Figure 7. dfm1∆ accumulates phosphorylated Orm2 exclusively in the ER.

Figure 7

  1. Phosphorylated Orm2 accumulates in the absence of Dfm1. Phos‐tag western blot analysis shows that there is an accumulation of phosphorylated Orm2 in dfm1∆ cells. The indicated strains were grown to log phase, treated with vehicle or 1.5 μM myriocin for 1 h, and subjected to SDS–PAGE or Phos‐tag western blot analysis via blotting for Orm2 with α‐RFP and PGK1 with α‐PGK1 antibodies (2 biological replicates; n = 2).
  2. Orm2 is retained in the ER in dfm1∆ cells. Strains were grown to mid‐exponential phase in minimal media and GFP and RFP fluorescence was examined on an AxioImager.M2 fluorescence microscope using a 100x objective and 28HE‐GFP or 20HE‐rhodamine filter sets (Zeiss; 2 biological replicates n = 2). WT, dfm1∆, and tul1∆ cells expressing Orm2‐RFP. HDEL‐GFP (ER marker, green) or VPS4‐GFP (endosome marker, green) was used to test for co‐localization with Orm2‐RFP. Arrowheads indicate Orm2 co‐localizing in post‐ER compartments. Scale bar, 5 μm.
  3. dfm1∆ cells block the degradation of phosphorylated mimics of Orm2 (Orm2‐3D). In the indicated strains, degradation of Orm2‐3A‐GFP and Orm2‐3D‐GFP was measured by CHX‐chase assay. Cells were analyzed by SDS–PAGE and immunoblotted α‐GFP (3 biological replicates; n = 3). t = 0 was taken as 100% and data are represented as mean ± SEM.
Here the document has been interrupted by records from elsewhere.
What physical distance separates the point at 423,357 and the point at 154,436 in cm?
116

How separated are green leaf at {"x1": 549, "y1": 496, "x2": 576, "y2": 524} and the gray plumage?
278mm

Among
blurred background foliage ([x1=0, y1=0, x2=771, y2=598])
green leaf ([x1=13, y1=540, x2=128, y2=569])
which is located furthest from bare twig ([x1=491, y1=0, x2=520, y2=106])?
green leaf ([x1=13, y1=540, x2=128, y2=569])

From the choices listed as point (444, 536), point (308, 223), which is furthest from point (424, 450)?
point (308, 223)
  4. Accumulation of phosphorylated Orm2 within the ER is sufficient for rescuing the temperature‐sensitive lethality of tsc3∆ cells. Indicated strains were spotted fivefold dilutions on SC plates and plates were incubated at 37°C (3 biological replicates, 2 technical replicates; n = 5).
  5. dfm1∆ blocks the export of phosphorylated Orm2. Fluorescence imaging was performed as in (B) except WT and dfm1∆ cells expressing Orm2‐3D‐GFP were used (2 biological replicates; n = 2). Sec61‐mCherry (ER marker, red) or CHS5‐mCherry (endosome marker, red) was used to test for co‐localization with Orm2‐3D‐GFP. Arrowheads indicate Orm2 co‐localizing in post‐ER compartments. Scale bar, 5 μm.
  6. WT and dfm1∆ cells expressing either Orm2‐3A‐GFP or Orm2‐3D‐GFP were grown to log phase at 30°C and lipids were extracted and subjected to LC–MS/MS. C18 PHS and DHS levels were measured as described in Methods in 3 biological replicates (n = 3). Values represent the means ± S.E.M. Statistically significant differences compared to WT cells are indicated (pairwise Dunnett's test followed by Bonferroni's post hoc analysis; ***P < 0.0001).